Growth and value are the center of an everlasting debate about how one structures an investment portfolio. The story goes that value outperforms growth, and the bubble and bust of 2000-2002 deepened this belief. While I’m not disputing the integrity of the long-term data around returns, there are some important issues to keep in mind.
The first relates to the nature of the universes themselves. In a naïve split of any stock market, the cheaper half is the value stocks while the richer half is the growth stocks, whether it’s by earnings or book. The cheaper half tends to have more inherently condensed valuations. After all, it can only go from the median to zero. In normal conditions, not that many stocks trade at only a few times earnings.
By contrast, growth valuations can be nearly infinitely dispersed. In near any market condition, there are some companies which trade on massive multiples of earnings or book, sometimes for good reasons, but often not. When one examines return streams, it pays to keep this in mind. Avoiding overvalued stocks is as important to active growth investors as avoiding value traps is to value managers. Many companies with huge valuations are offering only a picture of past success, not necessarily future success, and investing is about the future. With careful attention to valuation, there is no inherent reason why active growth investments would necessarily trail active or passive value approaches. I believe this may be less true for passive investors who often invest in some very expensive issues which are part of the index. As a result, one might be more cautious about passively investing in growth equities.
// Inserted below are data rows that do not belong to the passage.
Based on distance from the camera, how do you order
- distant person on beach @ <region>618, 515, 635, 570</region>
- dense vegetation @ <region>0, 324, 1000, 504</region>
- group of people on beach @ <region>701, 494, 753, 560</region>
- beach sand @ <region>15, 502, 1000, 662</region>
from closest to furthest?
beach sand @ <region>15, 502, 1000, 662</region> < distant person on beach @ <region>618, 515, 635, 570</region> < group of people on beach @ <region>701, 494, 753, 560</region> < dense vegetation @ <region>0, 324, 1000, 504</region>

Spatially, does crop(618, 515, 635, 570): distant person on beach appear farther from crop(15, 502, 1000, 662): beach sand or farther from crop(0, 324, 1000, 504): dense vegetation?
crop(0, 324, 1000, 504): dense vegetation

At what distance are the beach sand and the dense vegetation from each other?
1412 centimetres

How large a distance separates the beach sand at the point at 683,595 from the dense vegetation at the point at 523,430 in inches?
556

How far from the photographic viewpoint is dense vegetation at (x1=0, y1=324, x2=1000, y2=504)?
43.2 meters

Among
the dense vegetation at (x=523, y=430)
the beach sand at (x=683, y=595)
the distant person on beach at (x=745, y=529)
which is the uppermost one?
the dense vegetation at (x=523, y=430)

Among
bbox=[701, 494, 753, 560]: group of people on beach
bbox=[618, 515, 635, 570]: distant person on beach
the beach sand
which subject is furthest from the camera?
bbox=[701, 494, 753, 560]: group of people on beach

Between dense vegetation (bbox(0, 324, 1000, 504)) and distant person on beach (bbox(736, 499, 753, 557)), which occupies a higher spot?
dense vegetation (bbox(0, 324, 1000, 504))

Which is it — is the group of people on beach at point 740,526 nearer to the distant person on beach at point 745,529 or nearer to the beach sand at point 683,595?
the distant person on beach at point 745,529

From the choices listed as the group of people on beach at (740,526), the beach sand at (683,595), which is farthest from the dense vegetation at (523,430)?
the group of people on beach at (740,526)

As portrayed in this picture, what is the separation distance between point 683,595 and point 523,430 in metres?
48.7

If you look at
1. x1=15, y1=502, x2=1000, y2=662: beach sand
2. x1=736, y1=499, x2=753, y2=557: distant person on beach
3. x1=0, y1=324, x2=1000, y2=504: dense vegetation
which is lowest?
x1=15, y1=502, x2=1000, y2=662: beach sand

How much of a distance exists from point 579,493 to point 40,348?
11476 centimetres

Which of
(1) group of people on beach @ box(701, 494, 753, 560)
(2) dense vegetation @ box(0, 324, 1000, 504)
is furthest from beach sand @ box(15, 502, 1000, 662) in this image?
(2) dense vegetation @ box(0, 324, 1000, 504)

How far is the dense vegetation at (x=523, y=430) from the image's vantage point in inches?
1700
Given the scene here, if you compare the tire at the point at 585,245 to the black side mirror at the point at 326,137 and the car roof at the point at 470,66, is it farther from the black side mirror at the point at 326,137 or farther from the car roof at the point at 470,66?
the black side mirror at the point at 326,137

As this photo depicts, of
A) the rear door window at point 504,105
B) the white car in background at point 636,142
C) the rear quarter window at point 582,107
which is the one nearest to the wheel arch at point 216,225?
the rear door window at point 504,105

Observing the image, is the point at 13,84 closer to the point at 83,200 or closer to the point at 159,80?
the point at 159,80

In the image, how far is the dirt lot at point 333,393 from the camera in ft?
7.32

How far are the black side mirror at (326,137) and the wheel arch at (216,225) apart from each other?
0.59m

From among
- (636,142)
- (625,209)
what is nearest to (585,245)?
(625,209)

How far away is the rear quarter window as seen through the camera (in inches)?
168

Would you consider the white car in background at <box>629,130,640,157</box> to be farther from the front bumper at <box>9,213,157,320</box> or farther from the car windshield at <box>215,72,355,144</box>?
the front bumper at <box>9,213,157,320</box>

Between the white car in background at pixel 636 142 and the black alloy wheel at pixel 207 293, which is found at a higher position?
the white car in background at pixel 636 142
Today the stock market has unusually compressed valuations (see chart). Cheap and expensive stocks are converging in the center. This suggests a lack of interest in the longer-term prospects for anything, (or too much attention to the proximate), which as active investors we find foolish, but it also creates opportunities for us.
Market Valuations Are Unusually Compressed
Source: Goldman Sachs Research as of 9/30/12. The index measured is a proprietary database maintained by Goldman Sachs of 1,400 companies which comprise nearly 90% of the MSCI All Country World Index. These companies were then divided into four quartiles based on cash return to investors. The graph above measures the first and fourth quartiles by a ratio of each individual company’s Enterprise Value to Earnings Before Interest Taxes Depreciation and Amortization (EV/EBITDA), which is a proxy for the market valuation of a stock. Past performance does not guarantee future results.
We once read an interview with Eugene Fama (who, along with Ken French, developed the idea that there is a “value” effect) where he was asked why value indexes have so persistently outperformed growth indexes. His answer was that value stocks likely outperform because they are riskier. Higher risk therefore commands a return premium in the form of a lower entry price. In other words, investors tend to regard faster growing companies as less risky, so they bid prices up, in effect lowering the future returns.
In the current environment, “safer” businesses are valued similarly to those regarded as less safe. In this unusual environment, I believe allocating more towards growth is a rational thing to do.